• **Задачи**
a. Где, согласно фрагменту текста об Осетинской, проходила годичная стажировка Knight Journalism Fellowship?
b. Какие издания упомянуты во фрагменте текста об Осетинской? Перечислите их все.

• **Фрагмент текста**
· · ·
Вскоре после этого Осетинская уехала в Стэнфорд, где стала одной из участниц Knight Journalism Fellowship, годичной стажировки для профессионалов в медиа. Весной 2017 года стало известно о новом проекте Осетинской — ежедневной рассылке The Bell, которая рассказывает о происходящем в России и в мире. В редакции The Bell уже работают бывший главный редактор Republic Ирина Малкова и бывший спецкор Reuters Светлана Рейтер; всего в штате издания семь человек, включая Осетинскую. Редактор «Медузы» Александр Горбачев поговорил с Осетинской о том, зачем нужны новостные рассылки и как современные российские медиа выглядят из Калифорнии.
— Вы поехали в США уже абсолютно состоявшимся профессионалом; человеком, который многое сделал в российских медиа. Чему вас там могли научить?
— Как раз в силу своего опыта я понимаю: я знаю, что ничего не знаю. На самом деле, чем больше я общаюсь с людьми из бизнеса, тем яснее вижу, что представления журналистов о том, как все работает, — даже если это журналисты-менеджеры, — часто далеки от реальности. В этом смысле университет уровня Стэнфорда был для меня чем-то нереальным, и у меня были завышенные романтические ожидания. Которые оправдались — но совершенно не так, как я думала.
Что тут главное: Стэнфорд очень сильно нацелен на форматирование людей в предпринимателей. Они очень настойчиво учат не бояться, брать на себя риски и так далее. Кроме того, ты имеешь там дело с очень сильными людьми — набор моих прежних достижений хоть как-то помогал мне преодолевать свои комплексы перед ними. Они быстро соображают, очень много трудятся, очень нацелены на достижения; у них у всех очень разнообразный опыт — как правило, они говорят более чем на двух языках, жили больше чем в одной стране, имеют опыт работы в нескольких странах. По сути, это была не стажировка, а такая смесь интенсивного саббатикала с акселератором. Происходит полное безумие, и ему предаются люди очень последовательные, настойчивые и решительные. И выживают только психи.
· · ·
• **Исходные данные**
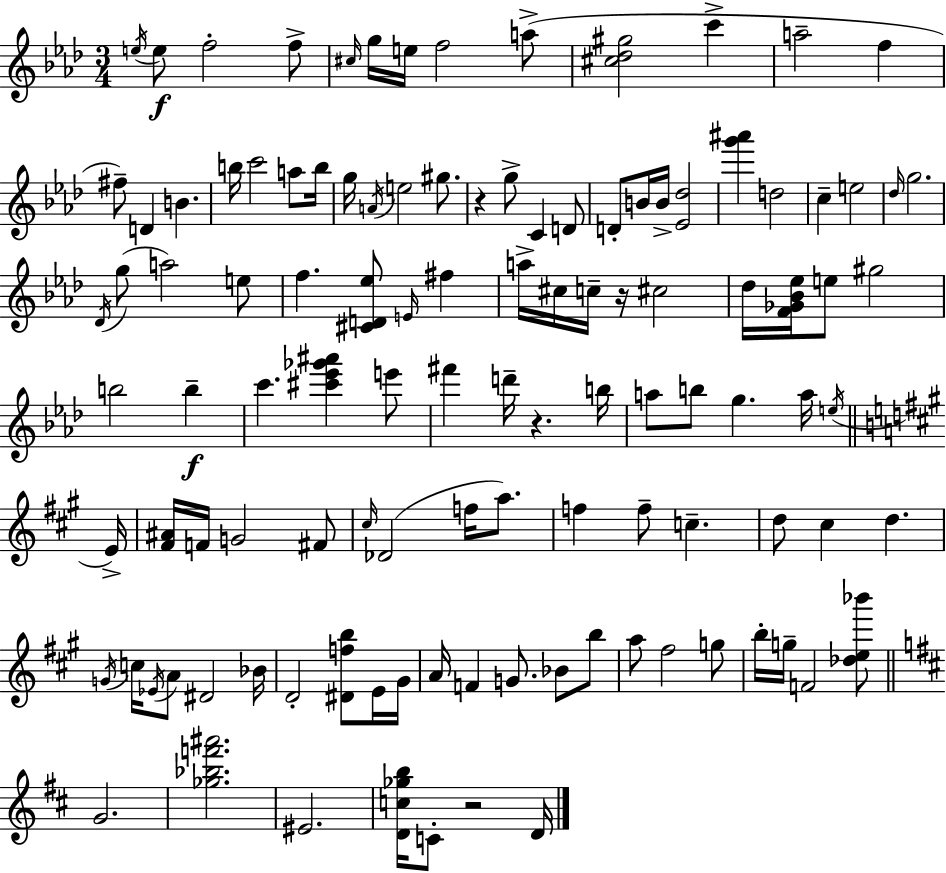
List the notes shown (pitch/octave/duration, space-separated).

E5/s E5/e F5/h F5/e C#5/s G5/s E5/s F5/h A5/e [C#5,Db5,G#5]/h C6/q A5/h F5/q F#5/e D4/q B4/q. B5/s C6/h A5/e B5/s G5/s A4/s E5/h G#5/e. R/q G5/e C4/q D4/e D4/e B4/s B4/s [Eb4,Db5]/h [G6,A#6]/q D5/h C5/q E5/h Db5/s G5/h. Db4/s G5/e A5/h E5/e F5/q. [C#4,D4,Eb5]/e E4/s F#5/q A5/s C#5/s C5/s R/s C#5/h Db5/s [F4,Gb4,Bb4,Eb5]/s E5/e G#5/h B5/h B5/q C6/q. [C#6,Eb6,Gb6,A#6]/q E6/e F#6/q D6/s R/q. B5/s A5/e B5/e G5/q. A5/s E5/s E4/s [F#4,A#4]/s F4/s G4/h F#4/e C#5/s Db4/h F5/s A5/e. F5/q F5/e C5/q. D5/e C#5/q D5/q. G4/s C5/s Eb4/s A4/e D#4/h Bb4/s D4/h [D#4,F5,B5]/e E4/s G#4/s A4/s F4/q G4/e. Bb4/e B5/e A5/e F#5/h G5/e B5/s G5/s F4/h [Db5,E5,Bb6]/e G4/h. [Gb5,Bb5,F6,A#6]/h. EIS4/h. [D4,C5,Gb5,B5]/s C4/e R/h D4/s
· · ·
• **Ответы ниже**
a. В Стэнфорде.

b. The Bell, Republic, Reuters, «Медуза».